**Dataset content**
#####
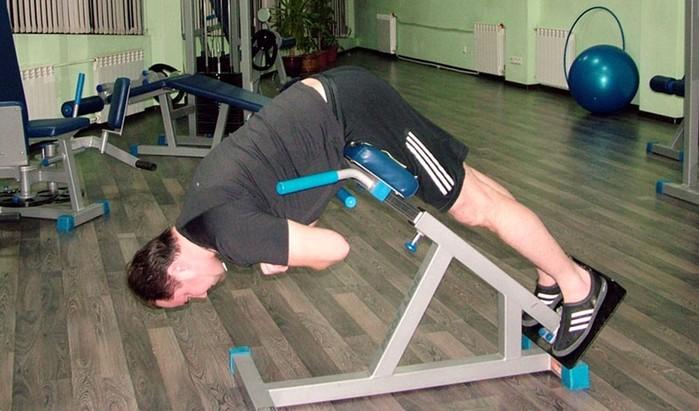 Эффективные упражнения от боли в спине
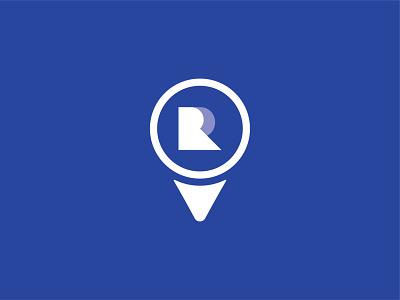 Remaps Logo vietnam typography type icon symbol logo logotype identity branding mark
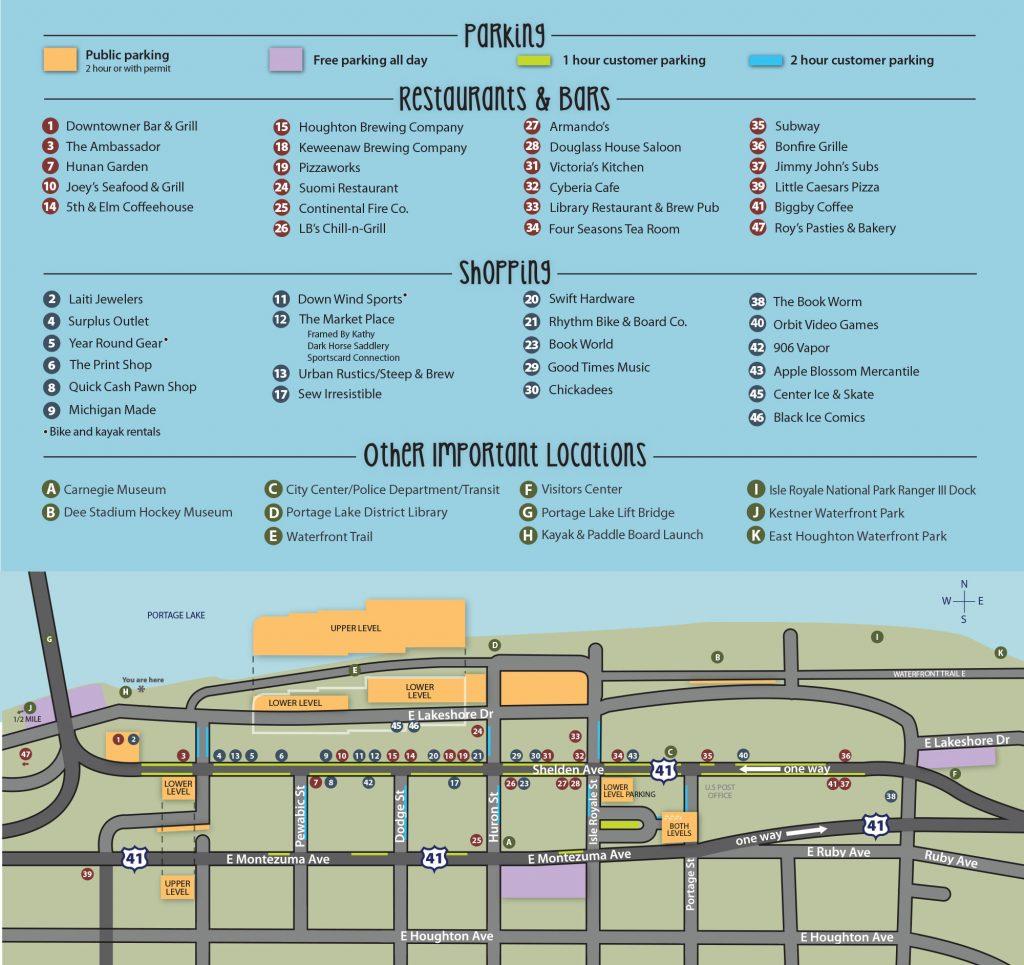 Houghton Walking Map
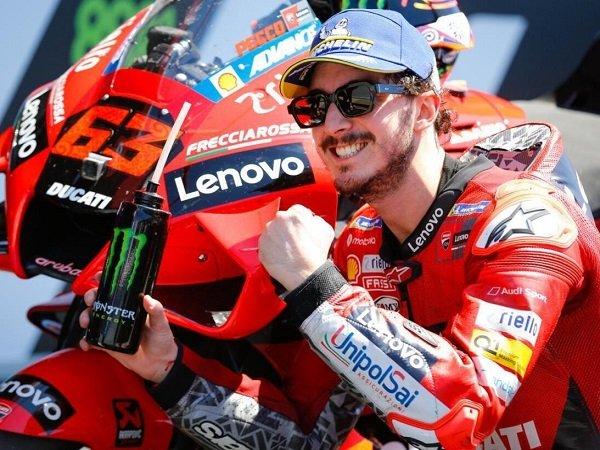Bos Ducati puji kerja keras Francesco Bagnaia untuk bisa bersinar sebagai pebalap top.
#####
**Problem to work on**
Copy the material exactly as written and leave every picture behind.

**Answer to the exercise**
 Эффективные упражнения от боли в спине
 Remaps Logo vietnam typography type icon symbol logo logotype identity branding mark
 Houghton Walking Map
Bos Ducati puji kerja keras Francesco Bagnaia untuk bisa bersinar sebagai pebalap top.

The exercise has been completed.